Cumhurbaşkanı kim olacak?
Hangi parti ne kadar oy alacak?
Meclise hangi siyasi partiler girecek?
Seçmenin kullanacağı oy durumuna göre yukarıdaki soruların cevapları yarın netleşecek.
Peki, oy nedir? Ve kimlere oy vermeliyiz?
“Görüş” ve “Düşünce” anlamına gelen oy, aynı zamanda “vekâlet verme” ve “akit yapmaktır.” Dolayısıyla seçmen kime oy verirse beş yıl boyunca düşüncesinin vekâletini ona vermiş olur. Bundan dolayı seçmen oyunu kullanmadan önce iyi düşünmeli ve gelecek beş yılın dünya-ahret hesabını iyi yapmalıdır.
Seçilen adayların yapacakları her türlü müspet veya menfi işten, aynı zamanda seçmen de sorumludur. Binaenaleyh seçilen vekil, rüşvet yediğinde, adam kayırdığında veya inancımıza aykırı bir konuda rey kullandığında, vebalinde seçmen de pay sahibidir. Tersi olduğu durumlarda bu kez mükâfat sahibi olur.
İkinci soruya gelince: Kimler toplumumuzun dünya ve ahiret menfaatlerini, şahsının ve partisinin menfaatinden üstün tutuyorsa oyumuzu onlara vermeliyiz. Kim toplumumuzun maddi ve manevi inşası için gayretle çalışıyorsa oyumuzu onlara vermeliyiz. Kimlere malımızı ve mahremlerimizi gönül rahatlığıyla teslim edebiliyorsak oyumuzu onlara vermeliyiz… Hâsılı Allah`ın rızası, ülkenin menfaati ve ümmetin çıkarını her şeyin üstünde tutan namzetlere oy vermeliyiz.

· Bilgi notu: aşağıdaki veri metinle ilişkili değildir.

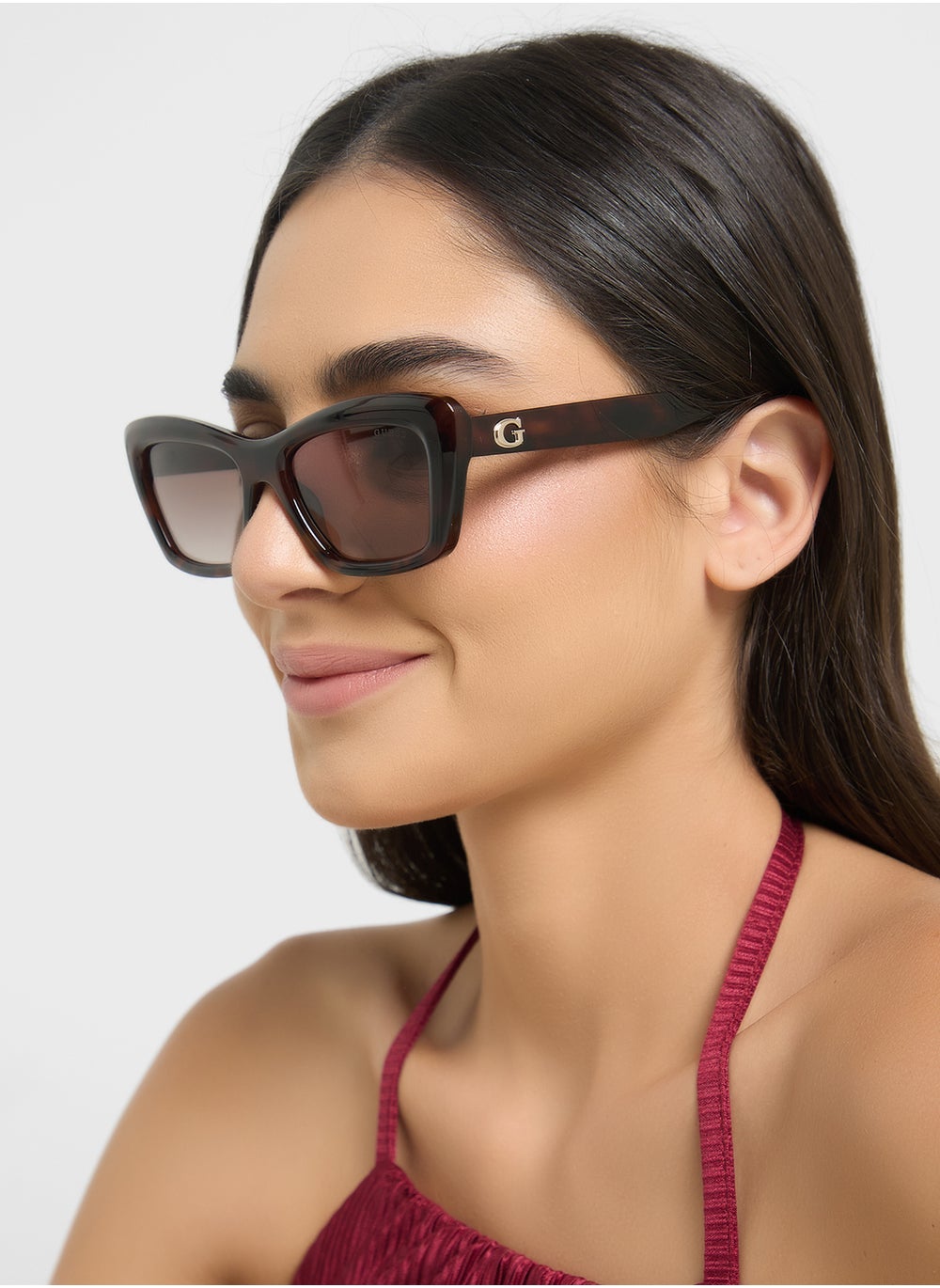 buy-guess-rectangle-sunglasses_tw0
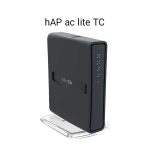 hAP ac lite TC-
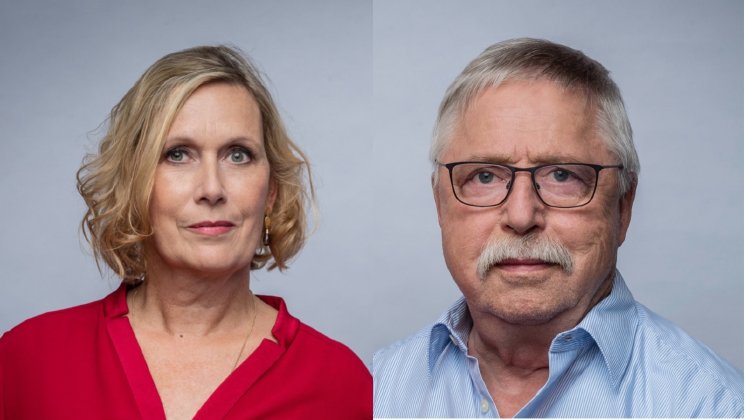 Wolf & Pamela Biermann © Thorsten Jander.png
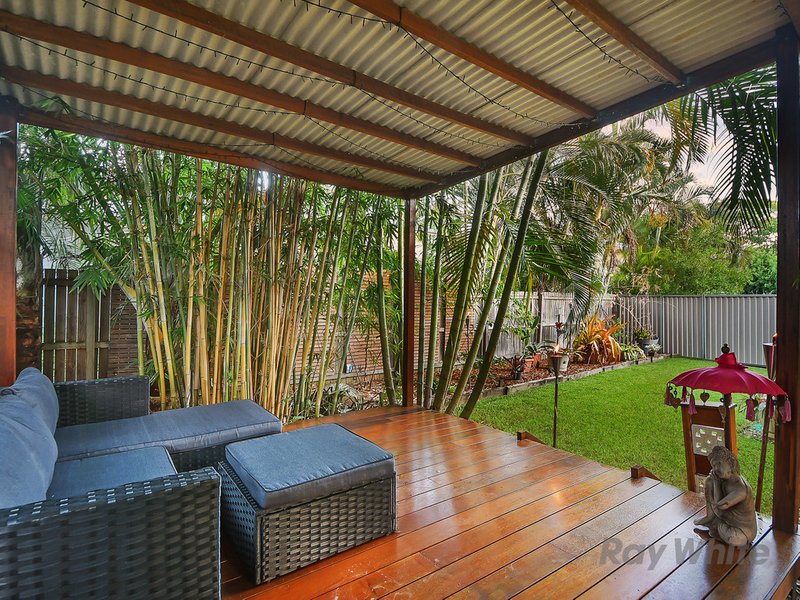 Photo - 253 Beaconsfield Terrace, Brighton QLD 4017 - Image 17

Mezkûr özelliklerin çoğunu HÜDA PAR adaylarında gördüğüm için gönül rahatlığıyla oyumu HÜDA PAR`a vereceğim.
Ülkenin iç ve dış sorunları ile ilgili HÜDA PAR`ın verdiği çözüm önerileri hep isabetli olmuştur. Büyük şeytan ABD, terör şebekesi israil ve emperyalist AB ile olan diyalogların ölçüsü, Suriye meselesi, FETÖ ve Çözüm süreci konuları bunun en belirgin örnekleridir.
Ayrıca HÜDA PAR`ın Kürt meselesi, yeni anayasa, dış politika, toplumun manevi inşası ve aile kurumu… gibi konularla ilgili çözüm önerileri takdire şayandır.
Birileri; “Bahsettiğiniz konularda zaten işler yolundadır ve toplumun bir sorunu da yoktur” diyebilir. Ancak gerçekler hiç de öyle değildir. Sıraladığımız başlıkları uzun uzun yazmayacağım sadece aile kurumu ile ilgili somut bir örnekle yetineceğim.
Türkiye İstatistik Kurumu (TÜİK)`in verilerine göre 2004`te 91 bin 22 olan boşanan çift sayısı, 13 yıl sonra 2017`de yüzde 37 artışla 128 bin 411`e yükselmiş. Diğer başlıkları da bu çerçevede değerlendirmeyi size bırakıyorum. Keşke basın gücü ile kamuoyunda oluşturulan algı gerçek olsaydı demekle yetineyim.
HÜDA PAR`ın ilkeli duruşu, siyasi rakiplerine karşı adil oluşu ve toplumumuzun maslahatı söz konusu olduğunda ciddi siyasi riskler aldığına hepimiz şahidiz. Bundan dolayı birçok seçmenin gönlünde taht kurmuş ve alternatif bir siyasi parti olduğunu ispatlamıştır.
Dolayısıyla bize düşen topluma hizmeti ibadet olarak bilen ve bu çerçevede siyaset yapan HÜDA PAR namzetlerini desteklemek ve sahiplenmektir. Bu destek toplum olarak bizim için bir fırsat Hür adaylar için ise bir şans olmalıdır.